▶ TO DO
Copy the listing below word for word, keeping every line as it appears. Leave out the pictures.
·····
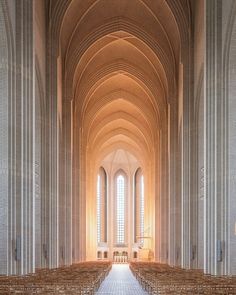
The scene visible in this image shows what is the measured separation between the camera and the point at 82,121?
164 ft

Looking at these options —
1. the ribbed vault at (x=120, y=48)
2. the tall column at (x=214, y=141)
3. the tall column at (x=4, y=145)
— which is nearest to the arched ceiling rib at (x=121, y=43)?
the ribbed vault at (x=120, y=48)

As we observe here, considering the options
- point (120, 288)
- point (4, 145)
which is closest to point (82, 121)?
point (120, 288)

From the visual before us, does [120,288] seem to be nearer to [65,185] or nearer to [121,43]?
[65,185]

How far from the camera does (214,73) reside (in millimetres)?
24438

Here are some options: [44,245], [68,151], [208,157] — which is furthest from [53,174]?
[208,157]

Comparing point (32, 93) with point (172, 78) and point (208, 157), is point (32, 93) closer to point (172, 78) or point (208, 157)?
point (208, 157)

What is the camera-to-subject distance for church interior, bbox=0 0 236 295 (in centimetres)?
2253

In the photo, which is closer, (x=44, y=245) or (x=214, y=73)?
·····
▶ SOLUTION BELOW
The scene visible in this image shows what is the measured separation between the camera and the point at 82,121?
164 ft

Looking at these options —
1. the ribbed vault at (x=120, y=48)
2. the tall column at (x=214, y=141)
3. the tall column at (x=4, y=145)
— which is nearest to the arched ceiling rib at (x=121, y=43)?
the ribbed vault at (x=120, y=48)

As we observe here, considering the options
- point (120, 288)
- point (4, 145)
which is closest to point (82, 121)?
point (120, 288)

From the visual before us, does [120,288] seem to be nearer to [65,185] or nearer to [121,43]?
[65,185]

How far from the camera does (214,73) reside (in millimetres)?
24438

Here are some options: [44,245], [68,151], [208,157] — which is furthest from [53,174]?
[208,157]

Comparing point (32, 93) with point (172, 78) and point (208, 157), is point (32, 93) closer to point (172, 78) or point (208, 157)?
point (208, 157)

What is the camera-to-subject distance for church interior, bbox=0 0 236 295 (in centimetres)?
2253

In the photo, which is closer, (x=44, y=245) or (x=214, y=73)?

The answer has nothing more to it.